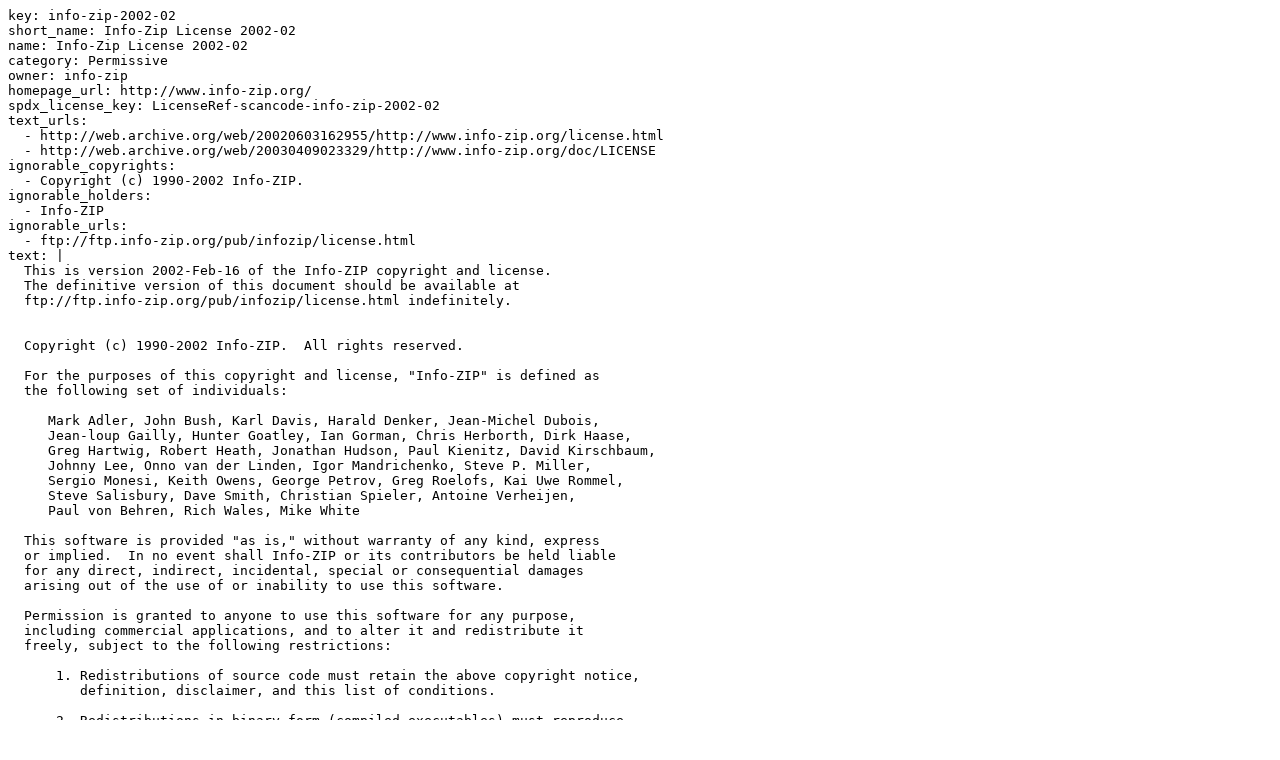

--- FILE ---
content_type: text/yaml
request_url: https://scancode-licensedb.aboutcode.org/info-zip-2002-02.yml
body_size: 1368
content:
key: info-zip-2002-02
short_name: Info-Zip License 2002-02
name: Info-Zip License 2002-02
category: Permissive
owner: info-zip
homepage_url: http://www.info-zip.org/
spdx_license_key: LicenseRef-scancode-info-zip-2002-02
text_urls:
  - http://web.archive.org/web/20020603162955/http://www.info-zip.org/license.html
  - http://web.archive.org/web/20030409023329/http://www.info-zip.org/doc/LICENSE
ignorable_copyrights:
  - Copyright (c) 1990-2002 Info-ZIP.
ignorable_holders:
  - Info-ZIP
ignorable_urls:
  - ftp://ftp.info-zip.org/pub/infozip/license.html
text: |
  This is version 2002-Feb-16 of the Info-ZIP copyright and license.
  The definitive version of this document should be available at
  ftp://ftp.info-zip.org/pub/infozip/license.html indefinitely.


  Copyright (c) 1990-2002 Info-ZIP.  All rights reserved.

  For the purposes of this copyright and license, "Info-ZIP" is defined as
  the following set of individuals:

     Mark Adler, John Bush, Karl Davis, Harald Denker, Jean-Michel Dubois,
     Jean-loup Gailly, Hunter Goatley, Ian Gorman, Chris Herborth, Dirk Haase,
     Greg Hartwig, Robert Heath, Jonathan Hudson, Paul Kienitz, David Kirschbaum,
     Johnny Lee, Onno van der Linden, Igor Mandrichenko, Steve P. Miller,
     Sergio Monesi, Keith Owens, George Petrov, Greg Roelofs, Kai Uwe Rommel,
     Steve Salisbury, Dave Smith, Christian Spieler, Antoine Verheijen,
     Paul von Behren, Rich Wales, Mike White

  This software is provided "as is," without warranty of any kind, express
  or implied.  In no event shall Info-ZIP or its contributors be held liable
  for any direct, indirect, incidental, special or consequential damages
  arising out of the use of or inability to use this software.

  Permission is granted to anyone to use this software for any purpose,
  including commercial applications, and to alter it and redistribute it
  freely, subject to the following restrictions:

      1. Redistributions of source code must retain the above copyright notice,
         definition, disclaimer, and this list of conditions.

      2. Redistributions in binary form (compiled executables) must reproduce
         the above copyright notice, definition, disclaimer, and this list of
         conditions in documentation and/or other materials provided with the
         distribution.  The sole exception to this condition is redistribution
         of a standard UnZipSFX binary as part of a self-extracting archive;
         that is permitted without inclusion of this license, as long as the
         normal UnZipSFX banner has not been removed from the binary or disabled.

      3. Altered versions--including, but not limited to, ports to new operating
         systems, existing ports with new graphical interfaces, and dynamic,
         shared, or static library versions--must be plainly marked as such
         and must not be misrepresented as being the original source.  Such
         altered versions also must not be misrepresented as being Info-ZIP
         releases--including, but not limited to, labeling of the altered
         versions with the names "Info-ZIP" (or any variation thereof, including,
         but not limited to, different capitalizations), "Pocket UnZip," "WiZ"
         or "MacZip" without the explicit permission of Info-ZIP.  Such altered
         versions are further prohibited from misrepresentative use of the
         Zip-Bugs or Info-ZIP e-mail addresses or of the Info-ZIP URL(s).

      4. Info-ZIP retains the right to use the names "Info-ZIP," "Zip," "UnZip,"
         "UnZipSFX," "WiZ," "Pocket UnZip," "Pocket Zip," and "MacZip" for its
         own source and binary releases.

• • • • • • •

EXERCISE GOAL:
Lines holding the word "UnZipSFX" in the entries above are the ones to pull out. Copy them all.

PROBLEM SOLUTION:
         of a standard UnZipSFX binary as part of a self-extracting archive;
         normal UnZipSFX banner has not been removed from the binary or disabled.
         "UnZipSFX," "WiZ," "Pocket UnZip," "Pocket Zip," and "MacZip" for its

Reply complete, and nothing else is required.